**Exercise requirements:**
A – From the machine learning deployment article, list each point the article makes about shadow deployment.
B – Resume the machine learning deployment article, picking up after its last sentence.

**Source excerpt:**
******************************
Scratching the surface of ML Deployment

Pooja Mahajan
3 min readAug 14, 2021

In this article we will be discussing some of the deployment considerations and patterns. Deployment being the last step of machine learning cycle has gained lot of traction recently, so let’s try to get hang of some of the concepts.

We will be discussing some of the common deployment patterns i.e. how to start consuming your new algorithm in production. Apart from this, we will touch some of the concepts related to changing data distributions that affect model predictions.

Image Courtesy — Unsplash

Deployment Patterns

By deployment pattern we mean how to start consuming your new algorithm in production. It can be a replacement of an old algorithm, or replacement of old methods(manual/conventional),etc.

A) Shadow deployment :

  • The aim of shadow deployment is to deploy and evaluate new algorithm’s performance but not to use it for real-time predictions.
  • Currently used method is utilized for actual predictions and performance comparison is done (e.g. comparison with another deployed model or conventional methods using human predictions, etc.).
  • It’s a decent way to judge a new model and risk free.
  • No impact on current production and new algorithm can be tested with production load.
******************************
**Given information:**
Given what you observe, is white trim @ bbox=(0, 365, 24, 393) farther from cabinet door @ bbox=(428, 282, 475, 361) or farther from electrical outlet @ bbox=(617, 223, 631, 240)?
******************************
**Responses in order:**
A –
- The aim is to deploy a new algorithm and evaluate its performance without using it for real-time predictions.
- The method currently in use still makes the actual predictions, and performance is compared, for example with another deployed model or with conventional methods that use human predictions.
- It is a decent, risk-free way to judge a new model.
- It has no impact on current production, and the new algorithm can be tested with production load.

B –
B) Canary deployment:

  • The main idea of canary deployment is to roll out predictions for a small proportion of traffic using new algorithm and evaluate performance.
  • It helps to monitor and spot problems early, if any.
  • It can be ramped up gradually (i.e. incremental increase in the traffic proportion for newer algorithm).

C) Blue green deployment:

  • Here blue signifies current prediction service and green as new prediction service.
  • We can set up new prediction service separately without stopping current one and can shift to the new prediction service. If it doesn’t go well, we can point to blue again.
  • Easier to rollback and no downtime while cost and operational overheads will be there.
Image — by Author

Deployment considerations

Once the model is deployed it is important to understand changes in statistical distribution of the data being used. There are two aspects that should be considered.

A) Data drift

  • It arises when there are changes in distribution of underlying variables which results in degrading model predictions, or in simple terms when distribution of independent variables change.
  • This drift can arise from changes in underlying business logics, data quality challenges, etc. E.g. in case of image recognition data drift can arise due to setup changes like lighting, device, etc. , or in speech recognition systems due to upgradation of microphone.

B) Concept drift

  • It arises when relation between predictor and target variables has changed resulting in model prediction degradation, or simply put when relation of x -> y changes (x being independent variable and y being dependent variable).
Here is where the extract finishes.